A/V Room









Walking Tall (15)

Review by: Jack Foley | Rating: One

DVD SPECIAL FEATURES: Alternative ending; Deleted scenes; Outtakes; Audio commentary with The Rock; Featurette on the stunts.

THE Rock continues his one-man mission to become the next Arnold Schwarzenegger by headlining this old-fashioned revenge thriller, which, though enjoyable in places, ultimately fails to do justice to the true story behind it.

The former WWF sensation stars as Chris Vaughn, a former Special Forces soldier, who returns to his home-town to find it now under the control of wealthy high-school rival, Jay Hamilton (Neal McDonough), a ruthless businessman, whose casino has replaced a formerly profitable sawmill, and who pedals drugs to the town’s kids.

Vaughn, however, is unable to sit back and accept the changes, and, after a particularly painful run-in with some of Hamilton’s heavies, vows to get even, running for town sheriff and cleaning up the unwanted element with the assistance of long-time friend and former felon, Ray Templeton (Johnny Knoxville).

So far, so routine, you may think, which is exactly how things stay. Walking Tall does exactly what it says on the label, which only serves to make its disappointment all the more greater.

It’s not a bad film, by any stretch, and at 86 minutes, doesn’t outstay its welcome. But given the history behind it, and The Rock’s charismatic turn in the recent action romp, Welcome To The Jungle, this would appear to be something of a backward step in the former wrestler’s career progression.

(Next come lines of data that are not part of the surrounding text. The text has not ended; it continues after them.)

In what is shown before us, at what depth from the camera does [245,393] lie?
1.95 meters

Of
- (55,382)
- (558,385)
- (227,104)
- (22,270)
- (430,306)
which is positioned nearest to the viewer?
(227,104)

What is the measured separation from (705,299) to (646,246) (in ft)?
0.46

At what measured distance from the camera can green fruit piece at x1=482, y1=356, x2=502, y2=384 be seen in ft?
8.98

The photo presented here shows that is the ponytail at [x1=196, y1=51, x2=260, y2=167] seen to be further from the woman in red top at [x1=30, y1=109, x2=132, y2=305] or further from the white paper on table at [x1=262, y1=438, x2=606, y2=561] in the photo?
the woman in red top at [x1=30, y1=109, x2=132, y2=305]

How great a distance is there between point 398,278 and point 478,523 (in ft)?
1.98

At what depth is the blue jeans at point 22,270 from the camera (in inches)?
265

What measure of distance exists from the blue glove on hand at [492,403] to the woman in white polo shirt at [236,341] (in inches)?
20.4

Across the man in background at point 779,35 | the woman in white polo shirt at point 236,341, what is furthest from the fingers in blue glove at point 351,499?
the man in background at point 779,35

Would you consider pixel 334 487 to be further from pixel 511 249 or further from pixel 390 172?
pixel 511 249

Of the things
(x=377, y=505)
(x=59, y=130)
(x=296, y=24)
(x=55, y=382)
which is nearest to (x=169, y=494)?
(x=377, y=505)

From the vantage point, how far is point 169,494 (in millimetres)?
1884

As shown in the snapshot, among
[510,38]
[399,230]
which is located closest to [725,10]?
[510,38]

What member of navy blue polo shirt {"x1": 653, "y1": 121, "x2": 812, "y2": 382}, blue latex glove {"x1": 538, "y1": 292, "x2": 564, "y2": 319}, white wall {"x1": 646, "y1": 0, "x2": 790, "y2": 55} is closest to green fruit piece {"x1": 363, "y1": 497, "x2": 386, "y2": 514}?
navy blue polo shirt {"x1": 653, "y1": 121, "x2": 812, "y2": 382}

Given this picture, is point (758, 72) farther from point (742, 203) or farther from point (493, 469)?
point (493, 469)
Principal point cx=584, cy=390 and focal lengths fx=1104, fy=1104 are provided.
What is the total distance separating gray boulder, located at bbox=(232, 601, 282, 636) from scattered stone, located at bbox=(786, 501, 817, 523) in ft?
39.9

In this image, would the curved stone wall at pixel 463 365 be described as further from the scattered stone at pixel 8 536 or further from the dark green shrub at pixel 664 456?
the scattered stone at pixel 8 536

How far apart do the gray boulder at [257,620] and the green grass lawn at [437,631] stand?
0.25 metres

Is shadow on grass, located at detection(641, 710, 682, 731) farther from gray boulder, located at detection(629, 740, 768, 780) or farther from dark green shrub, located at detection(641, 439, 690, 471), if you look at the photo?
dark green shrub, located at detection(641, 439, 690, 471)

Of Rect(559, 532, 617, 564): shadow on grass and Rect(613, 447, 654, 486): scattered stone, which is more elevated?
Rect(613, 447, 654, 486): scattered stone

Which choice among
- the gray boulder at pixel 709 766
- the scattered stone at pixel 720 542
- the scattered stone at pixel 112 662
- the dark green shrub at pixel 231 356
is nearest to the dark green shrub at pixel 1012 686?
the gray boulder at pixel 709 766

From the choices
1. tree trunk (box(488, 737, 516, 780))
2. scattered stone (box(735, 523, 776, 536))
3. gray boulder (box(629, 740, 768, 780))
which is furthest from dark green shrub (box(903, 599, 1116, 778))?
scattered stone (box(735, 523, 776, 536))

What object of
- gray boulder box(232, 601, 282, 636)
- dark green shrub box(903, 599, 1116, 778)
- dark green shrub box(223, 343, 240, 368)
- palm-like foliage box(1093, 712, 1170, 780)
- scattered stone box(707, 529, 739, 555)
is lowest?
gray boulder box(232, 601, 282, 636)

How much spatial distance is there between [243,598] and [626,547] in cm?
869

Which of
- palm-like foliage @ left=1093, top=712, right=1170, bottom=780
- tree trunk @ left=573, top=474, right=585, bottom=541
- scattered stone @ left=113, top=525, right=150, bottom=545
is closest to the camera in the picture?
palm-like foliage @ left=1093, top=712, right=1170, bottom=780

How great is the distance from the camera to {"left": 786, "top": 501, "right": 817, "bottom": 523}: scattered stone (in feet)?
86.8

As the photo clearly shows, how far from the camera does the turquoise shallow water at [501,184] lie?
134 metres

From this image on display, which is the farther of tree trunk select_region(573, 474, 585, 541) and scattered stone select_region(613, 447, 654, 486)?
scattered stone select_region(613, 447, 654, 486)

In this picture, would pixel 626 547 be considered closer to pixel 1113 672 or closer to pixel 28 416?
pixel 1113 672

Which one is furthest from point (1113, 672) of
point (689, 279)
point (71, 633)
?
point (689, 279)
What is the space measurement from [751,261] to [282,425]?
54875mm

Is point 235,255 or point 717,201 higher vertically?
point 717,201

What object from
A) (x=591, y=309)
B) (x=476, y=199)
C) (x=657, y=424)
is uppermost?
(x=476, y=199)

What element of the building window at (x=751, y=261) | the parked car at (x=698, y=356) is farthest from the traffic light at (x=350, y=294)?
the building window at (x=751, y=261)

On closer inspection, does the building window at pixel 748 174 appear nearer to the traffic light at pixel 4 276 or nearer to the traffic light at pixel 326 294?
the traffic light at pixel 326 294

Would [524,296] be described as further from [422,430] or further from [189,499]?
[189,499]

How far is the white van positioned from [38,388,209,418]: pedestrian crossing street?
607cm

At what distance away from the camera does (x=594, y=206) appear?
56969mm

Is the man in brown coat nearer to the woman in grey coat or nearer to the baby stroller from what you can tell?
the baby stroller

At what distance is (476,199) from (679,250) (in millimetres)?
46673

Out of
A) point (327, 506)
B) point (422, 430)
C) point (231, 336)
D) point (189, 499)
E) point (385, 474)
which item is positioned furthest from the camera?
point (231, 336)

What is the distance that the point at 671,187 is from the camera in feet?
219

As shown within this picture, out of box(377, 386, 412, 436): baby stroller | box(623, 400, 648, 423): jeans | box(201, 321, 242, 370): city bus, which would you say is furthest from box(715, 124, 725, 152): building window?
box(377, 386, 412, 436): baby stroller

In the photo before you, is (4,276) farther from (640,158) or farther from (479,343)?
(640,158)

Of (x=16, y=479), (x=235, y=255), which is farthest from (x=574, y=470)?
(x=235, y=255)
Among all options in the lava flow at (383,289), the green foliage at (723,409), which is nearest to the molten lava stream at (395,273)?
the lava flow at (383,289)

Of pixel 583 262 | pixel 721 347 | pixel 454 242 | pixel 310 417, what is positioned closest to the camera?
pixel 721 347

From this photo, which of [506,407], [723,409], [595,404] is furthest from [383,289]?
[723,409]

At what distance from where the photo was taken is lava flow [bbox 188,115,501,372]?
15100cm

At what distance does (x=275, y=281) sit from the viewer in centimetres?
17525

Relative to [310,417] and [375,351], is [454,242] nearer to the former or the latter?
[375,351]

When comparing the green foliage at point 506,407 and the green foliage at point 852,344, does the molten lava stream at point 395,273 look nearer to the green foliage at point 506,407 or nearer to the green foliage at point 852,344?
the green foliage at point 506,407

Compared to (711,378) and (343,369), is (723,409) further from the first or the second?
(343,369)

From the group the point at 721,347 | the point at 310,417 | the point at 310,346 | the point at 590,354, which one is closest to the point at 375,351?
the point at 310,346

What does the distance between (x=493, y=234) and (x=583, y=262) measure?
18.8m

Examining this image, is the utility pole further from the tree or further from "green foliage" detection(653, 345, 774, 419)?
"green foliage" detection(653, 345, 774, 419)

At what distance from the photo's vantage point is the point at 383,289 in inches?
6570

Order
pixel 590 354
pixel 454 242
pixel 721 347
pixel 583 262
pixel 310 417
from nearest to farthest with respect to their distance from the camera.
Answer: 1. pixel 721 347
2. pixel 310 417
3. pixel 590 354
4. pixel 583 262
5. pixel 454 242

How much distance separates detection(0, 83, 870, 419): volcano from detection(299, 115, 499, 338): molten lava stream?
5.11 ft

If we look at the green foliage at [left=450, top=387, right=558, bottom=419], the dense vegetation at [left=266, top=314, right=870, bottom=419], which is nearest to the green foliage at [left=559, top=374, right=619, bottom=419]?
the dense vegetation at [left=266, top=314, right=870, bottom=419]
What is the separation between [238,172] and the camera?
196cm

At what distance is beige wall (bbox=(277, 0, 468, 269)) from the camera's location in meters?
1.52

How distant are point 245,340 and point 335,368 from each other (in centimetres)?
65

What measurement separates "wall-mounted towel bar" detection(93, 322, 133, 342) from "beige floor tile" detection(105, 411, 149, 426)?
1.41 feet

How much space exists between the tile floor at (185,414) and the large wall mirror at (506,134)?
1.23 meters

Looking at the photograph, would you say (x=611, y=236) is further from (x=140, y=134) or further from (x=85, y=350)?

Walking Tall has already been turned into a film, starring Joe Don Baker, in 1973, when it grittily depicted the efforts of real-life sheriff, Buford Pusser, to clean up the crime in his small, rural Southern town, in America’s McNairy County.

That film spawned two sequels and was widely considered to have done justice to the legend of Sheriff Pusser, who fought crime at a heavy personal cost (his wife was ambushed and murdered and he, himself, required 16 facial operations as a result of the same ambush), before dying in a car crash at the age of just 36.

The Rock’s remake, while similarly gritty and harking back to a Seventies style of raw authenticity (particularly during its fight scenes), ultimately suffers from being a little too by-the-numbers for its own good.

Too much of its content seems to have come from the type of revenge flicks that helped to make Steven Seagal, Sylvester Stallone and Arnie famous, thereby squandering the potential for The Rock to demonstrate any great acting ability, and falling some way short of its expectations.

The paper-thin characterisation doesn’t help. Knoxville is pure comedy value, and does far better than his screen-time warrants, but McDonagh is a particularly bland central villain, while Ashley Scott, as Vaughn’s love-interest, exists purely to get her top off and add some needless titillation.

The fight scenes are well orchestrated and necessarily tough, but even they conclude far too quickly - almost as though the director couldn’t wait to shout ‘cut’.

Fans of movies such as Patrick Swayze’s Roadhouse and Seagal’s Marked For Death may find some guilty pleasures in its content, while it does possess the feel of a diverting Saturday night no-brainer, but, for many, this will represent a huge waste of potential - both for The Rock and the movie itself.